We help property owners, builders, designers, and developers get reliable site information before they commit time and money to design, approvals, subdivision, or construction. Whether you are checking a boundary, preparing for a new build, planning a subdivision, or trying to understand what is possible on a block, the first step is knowing the land properly.
Perth Surveying helps by providing:
- Clear site information before decisions are made: We measure the land, levels, features, and boundaries so your architect, builder, planner, or engineer has reliable information to work from.
- Clear survey plans your project team can use: A survey should not create more questions than it answers. Our plans are prepared for clarity, helping builders, architects, engineers, planners, and owners understand the site faster.
- Reliable scheduling for builders and developers: Delays on site cost money. Perth Surveying focuses on confirmed scheduling, clear timeframes, and fast turnaround so projects can keep moving.
- Practical guidance for property owners: Subdividing or developing for the first time can feel complicated. We explain the next step in clear English, including what is required, why it matters, and what happens next.
- Local WA surveying knowledge: Perth property projects involve local site conditions, authority requirements, planning processes, and construction realities. A local WA team helps reduce uncertainty from the start.
- Support across the project journey: From early site surveys through to boundary work, construction setouts, subdivision surveys, and subdivision administration, Perth Surveying can support the key survey stages of a residential or development project.
We provide measured facts, clear communication, and reliable service that help move your project forward.
Tell us what you are planning, and we will help you understand the right next step.
Not sure whether you need a land surveyor, quantity surveyor, planner, engineer, or another property professional? Start by speaking with Perth Surveying. We can help you understand what kind of survey or advice your project needs next.
Need the right survey before your next design, build, boundary, or subdivision decision? Call Perth Surveying on 08 9303 2407, email admin@perthsurveying.com.au, or visit perthsurveying.com.au.
FAQs
Do I need a land surveyor or a quantity surveyor?
If your main concern is construction costs, budgets, or cost estimates, you may need a quantity surveyor. If you need to confirm boundaries, site levels, building position, site features, or subdivision requirements, you need a land surveyor. Many WA projects need accurate land information before reliable design, approval, or cost decisions can be made.
When should I book a survey for my property?
Book a survey before design, approvals, construction, fencing, retaining wall work, or subdivision decisions are made. Early surveying gives your builder, architect, planner, or engineer reliable site information from the start. It can help avoid redesigns, boundary issues, site delays, and expensive surprises later in the project.
Can Perth Surveying help with subdivision in WA?
Yes. Perth Surveying provides subdivision surveys and subdivision administration for property owners and developers in Western Australia. This may include site information, survey plans, boundary work, title survey requirements, and practical guidance so you understand what needs to happen next.
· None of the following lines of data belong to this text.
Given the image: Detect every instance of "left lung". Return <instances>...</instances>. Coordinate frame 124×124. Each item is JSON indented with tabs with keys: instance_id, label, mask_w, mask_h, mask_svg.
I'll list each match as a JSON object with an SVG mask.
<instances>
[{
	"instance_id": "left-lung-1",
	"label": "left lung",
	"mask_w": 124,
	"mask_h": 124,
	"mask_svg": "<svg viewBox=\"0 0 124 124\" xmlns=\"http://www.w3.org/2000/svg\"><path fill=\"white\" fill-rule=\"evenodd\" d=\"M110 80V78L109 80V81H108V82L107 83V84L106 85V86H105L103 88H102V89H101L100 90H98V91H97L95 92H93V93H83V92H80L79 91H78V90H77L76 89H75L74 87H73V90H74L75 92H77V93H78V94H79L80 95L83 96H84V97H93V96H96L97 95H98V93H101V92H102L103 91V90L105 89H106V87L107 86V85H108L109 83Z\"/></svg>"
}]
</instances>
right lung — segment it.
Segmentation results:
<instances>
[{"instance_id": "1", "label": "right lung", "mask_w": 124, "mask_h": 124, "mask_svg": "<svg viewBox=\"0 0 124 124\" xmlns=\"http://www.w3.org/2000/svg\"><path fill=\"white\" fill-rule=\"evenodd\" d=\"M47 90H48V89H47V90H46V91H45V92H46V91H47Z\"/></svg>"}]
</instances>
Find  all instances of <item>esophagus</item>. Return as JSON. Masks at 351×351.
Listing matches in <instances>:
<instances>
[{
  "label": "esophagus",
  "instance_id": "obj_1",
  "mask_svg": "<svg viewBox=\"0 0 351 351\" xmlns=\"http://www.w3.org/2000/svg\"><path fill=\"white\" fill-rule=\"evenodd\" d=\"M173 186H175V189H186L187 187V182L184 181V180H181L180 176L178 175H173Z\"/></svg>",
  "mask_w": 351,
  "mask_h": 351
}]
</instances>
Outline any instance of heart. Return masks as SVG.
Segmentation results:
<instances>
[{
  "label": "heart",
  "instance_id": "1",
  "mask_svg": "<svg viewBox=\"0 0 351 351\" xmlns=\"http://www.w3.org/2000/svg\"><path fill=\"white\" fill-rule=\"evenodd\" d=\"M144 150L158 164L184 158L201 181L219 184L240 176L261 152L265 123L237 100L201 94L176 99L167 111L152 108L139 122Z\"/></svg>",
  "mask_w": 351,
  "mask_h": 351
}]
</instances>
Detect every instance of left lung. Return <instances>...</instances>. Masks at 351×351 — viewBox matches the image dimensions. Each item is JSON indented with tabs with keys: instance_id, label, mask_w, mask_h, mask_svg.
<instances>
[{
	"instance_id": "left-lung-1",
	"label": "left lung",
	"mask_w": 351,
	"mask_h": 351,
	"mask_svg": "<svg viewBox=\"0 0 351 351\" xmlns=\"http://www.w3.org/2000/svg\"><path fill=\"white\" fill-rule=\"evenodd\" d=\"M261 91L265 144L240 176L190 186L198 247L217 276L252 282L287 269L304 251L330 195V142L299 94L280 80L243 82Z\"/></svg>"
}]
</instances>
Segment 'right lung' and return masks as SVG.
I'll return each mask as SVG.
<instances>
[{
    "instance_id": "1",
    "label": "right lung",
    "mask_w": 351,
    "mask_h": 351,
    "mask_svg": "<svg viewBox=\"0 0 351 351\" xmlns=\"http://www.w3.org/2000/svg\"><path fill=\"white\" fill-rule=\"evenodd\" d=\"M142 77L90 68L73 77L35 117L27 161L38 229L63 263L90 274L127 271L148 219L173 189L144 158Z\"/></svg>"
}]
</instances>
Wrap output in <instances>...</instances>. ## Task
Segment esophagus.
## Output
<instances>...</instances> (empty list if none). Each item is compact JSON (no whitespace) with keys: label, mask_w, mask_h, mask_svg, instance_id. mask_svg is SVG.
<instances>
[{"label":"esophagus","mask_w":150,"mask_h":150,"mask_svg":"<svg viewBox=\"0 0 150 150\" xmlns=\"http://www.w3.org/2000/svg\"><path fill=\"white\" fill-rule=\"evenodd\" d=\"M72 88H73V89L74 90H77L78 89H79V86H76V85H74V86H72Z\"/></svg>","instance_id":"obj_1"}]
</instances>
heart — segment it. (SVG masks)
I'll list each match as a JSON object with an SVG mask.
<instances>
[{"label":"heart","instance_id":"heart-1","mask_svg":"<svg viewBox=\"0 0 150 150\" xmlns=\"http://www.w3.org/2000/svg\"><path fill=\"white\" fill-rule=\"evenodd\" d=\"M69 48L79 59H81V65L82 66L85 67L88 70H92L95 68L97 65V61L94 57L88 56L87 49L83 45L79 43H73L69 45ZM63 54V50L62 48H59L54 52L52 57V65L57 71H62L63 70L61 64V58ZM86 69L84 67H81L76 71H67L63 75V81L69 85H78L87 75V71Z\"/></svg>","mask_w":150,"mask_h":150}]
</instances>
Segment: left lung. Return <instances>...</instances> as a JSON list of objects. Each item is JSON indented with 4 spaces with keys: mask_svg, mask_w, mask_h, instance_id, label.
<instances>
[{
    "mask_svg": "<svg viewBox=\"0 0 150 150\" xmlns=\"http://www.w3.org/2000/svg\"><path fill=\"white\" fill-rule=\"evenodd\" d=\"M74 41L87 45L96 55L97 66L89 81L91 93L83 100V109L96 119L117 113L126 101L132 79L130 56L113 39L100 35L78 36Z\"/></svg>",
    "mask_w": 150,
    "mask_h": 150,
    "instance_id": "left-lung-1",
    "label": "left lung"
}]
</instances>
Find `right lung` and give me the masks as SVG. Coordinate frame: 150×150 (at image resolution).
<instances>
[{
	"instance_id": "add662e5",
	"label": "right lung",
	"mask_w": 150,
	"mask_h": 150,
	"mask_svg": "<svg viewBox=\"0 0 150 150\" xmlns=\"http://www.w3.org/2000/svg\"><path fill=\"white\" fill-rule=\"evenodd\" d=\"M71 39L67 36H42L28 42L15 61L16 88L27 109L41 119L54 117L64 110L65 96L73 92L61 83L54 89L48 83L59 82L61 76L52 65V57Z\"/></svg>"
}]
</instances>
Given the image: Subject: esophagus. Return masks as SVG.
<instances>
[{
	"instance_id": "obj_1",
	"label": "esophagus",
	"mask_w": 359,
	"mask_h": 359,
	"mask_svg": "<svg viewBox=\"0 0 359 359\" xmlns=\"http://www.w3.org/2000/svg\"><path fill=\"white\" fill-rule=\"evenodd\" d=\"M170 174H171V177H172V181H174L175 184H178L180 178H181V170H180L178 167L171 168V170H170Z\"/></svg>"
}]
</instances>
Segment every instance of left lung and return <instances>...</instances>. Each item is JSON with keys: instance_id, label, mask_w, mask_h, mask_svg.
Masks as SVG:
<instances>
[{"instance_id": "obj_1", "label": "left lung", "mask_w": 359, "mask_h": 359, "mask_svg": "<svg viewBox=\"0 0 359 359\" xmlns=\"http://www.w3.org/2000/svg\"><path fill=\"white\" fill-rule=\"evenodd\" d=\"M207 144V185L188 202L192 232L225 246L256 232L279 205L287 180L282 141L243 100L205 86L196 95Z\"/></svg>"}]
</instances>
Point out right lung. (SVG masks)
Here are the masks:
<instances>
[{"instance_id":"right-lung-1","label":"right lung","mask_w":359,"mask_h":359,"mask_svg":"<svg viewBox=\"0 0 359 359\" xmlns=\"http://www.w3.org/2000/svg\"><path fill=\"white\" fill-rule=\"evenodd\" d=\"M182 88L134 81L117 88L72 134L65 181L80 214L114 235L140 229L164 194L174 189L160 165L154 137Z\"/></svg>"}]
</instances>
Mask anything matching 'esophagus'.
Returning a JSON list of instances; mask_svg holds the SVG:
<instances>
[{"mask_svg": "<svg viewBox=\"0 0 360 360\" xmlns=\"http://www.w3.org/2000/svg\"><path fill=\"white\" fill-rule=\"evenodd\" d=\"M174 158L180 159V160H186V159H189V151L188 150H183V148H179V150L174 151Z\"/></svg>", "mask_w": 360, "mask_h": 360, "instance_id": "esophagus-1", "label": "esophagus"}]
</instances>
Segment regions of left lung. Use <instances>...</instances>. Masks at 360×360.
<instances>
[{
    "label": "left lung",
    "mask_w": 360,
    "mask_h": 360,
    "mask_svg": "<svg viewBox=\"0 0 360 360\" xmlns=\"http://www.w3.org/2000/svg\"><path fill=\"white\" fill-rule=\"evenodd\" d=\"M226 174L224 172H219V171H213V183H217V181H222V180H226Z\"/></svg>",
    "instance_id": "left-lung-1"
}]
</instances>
How early should I contact Perth Surveying?
Contact Perth Surveying as early as possible, especially before design, approvals, construction scheduling, or subdivision planning begins. Early survey information gives your project team accurate site data from the start and helps reduce delays later.
How much does a land survey cost in WA?
The cost depends on the survey type, site location, access, urgency and level of detail required. Perth Surveying can confirm the right survey and provide a quote based on your project.